*** Begin section ***
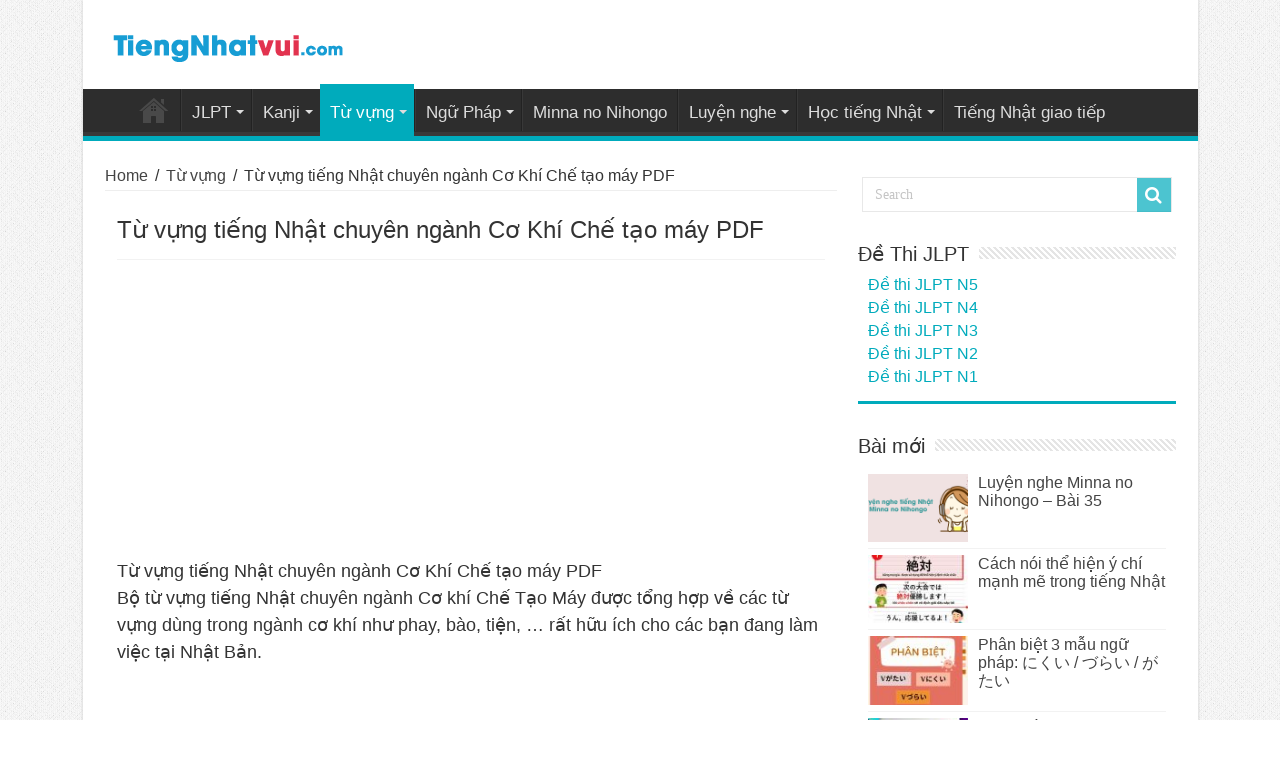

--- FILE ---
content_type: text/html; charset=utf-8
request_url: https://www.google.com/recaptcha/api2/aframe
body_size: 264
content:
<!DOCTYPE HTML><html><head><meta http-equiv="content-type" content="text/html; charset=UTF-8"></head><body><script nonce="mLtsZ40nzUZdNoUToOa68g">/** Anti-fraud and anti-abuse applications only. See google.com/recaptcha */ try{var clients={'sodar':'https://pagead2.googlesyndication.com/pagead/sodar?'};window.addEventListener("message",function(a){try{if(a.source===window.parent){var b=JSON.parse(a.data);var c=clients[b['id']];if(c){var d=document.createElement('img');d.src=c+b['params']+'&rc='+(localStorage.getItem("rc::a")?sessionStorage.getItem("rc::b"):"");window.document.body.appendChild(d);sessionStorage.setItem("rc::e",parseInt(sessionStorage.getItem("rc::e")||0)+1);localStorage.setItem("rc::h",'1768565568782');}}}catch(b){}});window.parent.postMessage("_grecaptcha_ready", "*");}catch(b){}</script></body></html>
*** End section ***
*** Begin section ***
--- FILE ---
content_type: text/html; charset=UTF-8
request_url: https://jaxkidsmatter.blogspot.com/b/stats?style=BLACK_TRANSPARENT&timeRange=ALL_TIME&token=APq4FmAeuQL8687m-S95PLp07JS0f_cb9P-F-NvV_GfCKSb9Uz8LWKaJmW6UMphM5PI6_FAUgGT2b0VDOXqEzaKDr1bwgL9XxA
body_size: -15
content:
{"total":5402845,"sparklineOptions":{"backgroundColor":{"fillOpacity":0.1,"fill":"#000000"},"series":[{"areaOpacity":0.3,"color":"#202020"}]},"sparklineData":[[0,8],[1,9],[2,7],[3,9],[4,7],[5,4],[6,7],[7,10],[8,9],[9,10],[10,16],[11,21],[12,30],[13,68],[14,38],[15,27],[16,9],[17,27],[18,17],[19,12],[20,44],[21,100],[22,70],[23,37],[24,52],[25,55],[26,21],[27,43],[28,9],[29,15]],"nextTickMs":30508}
*** End section ***
**WORK ITEM:**
All lines that hold the word "text" should be copied from the data.

**SOLUTION TO THE EXERCISE:**
content_type: text/html; charset=utf-8
<!DOCTYPE HTML><html><head><meta http-equiv="content-type" content="text/html; charset=UTF-8"></head><body><script nonce="mLtsZ40nzUZdNoUToOa68g">/** Anti-fraud and anti-abuse applications only. See google.com/recaptcha */ try{var clients={'sodar':'https://pagead2.googlesyndication.com/pagead/sodar?'};window.addEventListener("message",function(a){try{if(a.source===window.parent){var b=JSON.parse(a.data);var c=clients[b['id']];if(c){var d=document.createElement('img');d.src=c+b['params']+'&rc='+(localStorage.getItem("rc::a")?sessionStorage.getItem("rc::b"):"");window.document.body.appendChild(d);sessionStorage.setItem("rc::e",parseInt(sessionStorage.getItem("rc::e")||0)+1);localStorage.setItem("rc::h",'1768565568782');}}}catch(b){}});window.parent.postMessage("_grecaptcha_ready", "*");}catch(b){}</script></body></html>
content_type: text/html; charset=UTF-8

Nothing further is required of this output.